*** Supplied text ***
BulkDelete removes all entries with the given ids in a single query using a parameterized IN clause. IDs that do not exist are silently ignored.

func (*Store) BulkUpsert added in v0.5.4

func (s *Store) BulkUpsert(ctx context.Context, entries []goagent.UpsertEntry) error

BulkUpsert stores or updates all entries in a single database transaction when the underlying connection supports BeginTx (e.g. *sql.DB). Otherwise entries are upserted sequentially with individual calls. The operation is idempotent; duplicate IDs within entries follow last-write-wins semantics.

func (*Store) Delete

func (s *Store) Delete(ctx context.Context, id string) error

Delete removes the entry with the given id from the store. It is a no-op if id does not exist.

func (*Store) Search

func (s *Store) Search(ctx context.Context, vec []float32, topK int, opts ...goagent.SearchOption) ([]goagent.ScoredMessage, error)

Search returns the topK messages most similar to vec, ordered by similarity descending. Each returned Message has RoleDocument so it is never forwarded to a provider.
*** End of Supplied text ***
What you need to do -
1 – Retype the passage of the Store documentation from "func (*Store) Search" up to and including "to a provider.".
2 – Answer these questions from the Store documentation:
(a) In which version was BulkUpsert added?
(b) What does Delete do when the given id does not exist?
(c) What role does each Message returned by Search have?
*** Data below ***
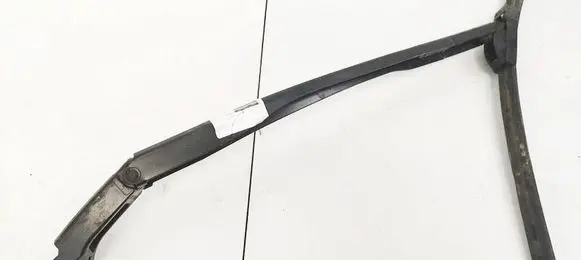 Honda Civic Front wiper blade arm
*** End of Data below ***
Problem solutions -
1 –
func (*Store) Search

func (s *Store) Search(ctx context.Context, vec []float32, topK int, opts ...goagent.SearchOption) ([]goagent.ScoredMessage, error)

Search returns the topK messages most similar to vec, ordered by similarity descending. Each returned Message has RoleDocument so it is never forwarded to a provider.

2 –
(a) v0.5.4
(b) Nothing; it is a no-op.
(c) RoleDocument